The study, “Deep cis-regulatory homology of the butterfly wing pattern ground plan,” published as the cover story in the Oct. 21 issue of Science, explains how DNA that sits between genes — called ‘junk’ DNA or non-coding regulatory DNA — accommodates a basic plan conserved over tens to hundreds of millions of years while at the same time allowing wing patterns to evolve extremely quickly.
The research supports the idea that an ancient color pattern ground plan is already encoded in the genome and that non-coding regulatory DNA works like switches to turn up some patterns and turn down others.

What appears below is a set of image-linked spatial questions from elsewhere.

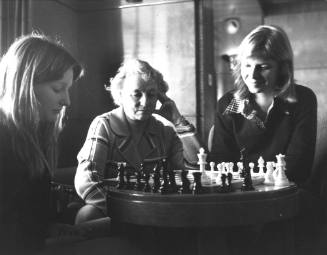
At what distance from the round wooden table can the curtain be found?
1.50m

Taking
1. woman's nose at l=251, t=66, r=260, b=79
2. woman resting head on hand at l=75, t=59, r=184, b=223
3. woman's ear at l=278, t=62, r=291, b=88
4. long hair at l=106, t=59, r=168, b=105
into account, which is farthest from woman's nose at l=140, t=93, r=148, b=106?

“We are interested to know how the same gene can build these very different looking butterflies,” said Anyi Mazo-Vargas, Ph.D. ’20, the study’s first author and a former graduate student in the lab of senior author, Robert Reed, professor of ecology and evolutionary biology in the College of Agriculture and Life Sciences. Mazo-Vargas is currently a postdoctoral researcher at George Washington University.
“We see that there’s a very conserved group of switches [non-coding DNA] that are working in different positions and are activated and driving the gene,” Mazo-Vargas said.

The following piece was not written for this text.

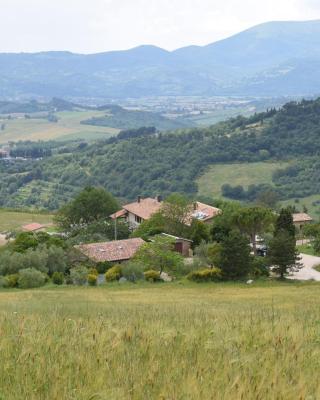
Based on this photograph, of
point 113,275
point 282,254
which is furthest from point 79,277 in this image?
point 282,254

Previous work in Reed’s lab has uncovered key color pattern genes: one (WntA) that controls stripes and another (Optix) that controls color and iridescence in butterfly wings. When the researchers disabled the Optix gene, the wings appeared black, and when the WntA gene was deleted, stripe patterns disappeared.
This study focused on the effect of non-coding DNA on the WntA gene. Specifically, the researchers ran experiments on 46 of these non-coding elements in five species of nymphalid butterflies, which is the largest family of butterflies.

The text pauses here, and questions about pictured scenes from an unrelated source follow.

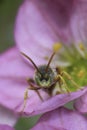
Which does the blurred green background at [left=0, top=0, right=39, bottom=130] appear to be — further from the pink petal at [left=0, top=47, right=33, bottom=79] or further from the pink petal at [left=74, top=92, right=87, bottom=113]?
the pink petal at [left=74, top=92, right=87, bottom=113]

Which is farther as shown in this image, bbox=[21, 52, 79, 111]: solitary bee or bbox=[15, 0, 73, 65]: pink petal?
bbox=[15, 0, 73, 65]: pink petal

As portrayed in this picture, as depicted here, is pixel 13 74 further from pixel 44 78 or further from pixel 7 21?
pixel 7 21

In order for these non-coding regulatory elements to control genes, tightly wound coils of DNA become unspooled, a sign that a regulatory element is interacting with a gene to activate it, or in some cases, turn it off.
In the study, the researchers used a technology called ATAC-seq to identify regions in the genome where this unraveling is occurring. Mazo-Vargas compared ATAC-seq profiles from the wings of five butterfly species, in order to identify genetic regions involved in wing pattern development. They were surprised to find that a large number of regulatory regions were shared across very different butterfly species.
Mazo-Vargas and colleagues then employed CRISPR-Cas gene editing technology to disable 46 regulatory elements one at a time, in order to see the effects on wing patterns when each of these non-coding DNA sequences were broken. When deleted, each non-coding element changed an aspect of the wing patterns of the butterflies.
The researchers found that across four of the species — Junonia coenia (buckeye), Vanessa cardui (painted lady), Heliconius himera and Agraulis vanillae (gulf fritillary) — each of these non-coding elements had similar functions with respect to the WntA gene, proving they were ancient and conserved, likely originating in a distant common ancestor.
They also found that D. plexippus (monarch) used different regulatory elements from the other four species to control its WntA gene, perhaps because it lost some of its genetic information over its history and had to reinvent its own regulatory system to develop its unique color patterns.
“We have progressively come to understand that most evolution occurs because of mutations in these non-coding regions,” Reed said. “What I hope is that this paper will be a case study that shows how people can use this combination of ATAC-seq and CRISPR to begin to interrogate these interesting regions in their own study systems, whether they work on birds or flies or worms.”
The study was funded by the National Science Foundation (NSF).
“This research is a breakthrough for our understanding of the genetic control of complex traits, and not only in butterflies,” said Theodore Morgan, a program director at the NSF. “Not only did the study show how the instructions for butterfly color patterns are deeply conserved across evolutionary history, but it also revealed new evidence for how regulatory DNA segments positively and negatively influence traits such as color and shape.”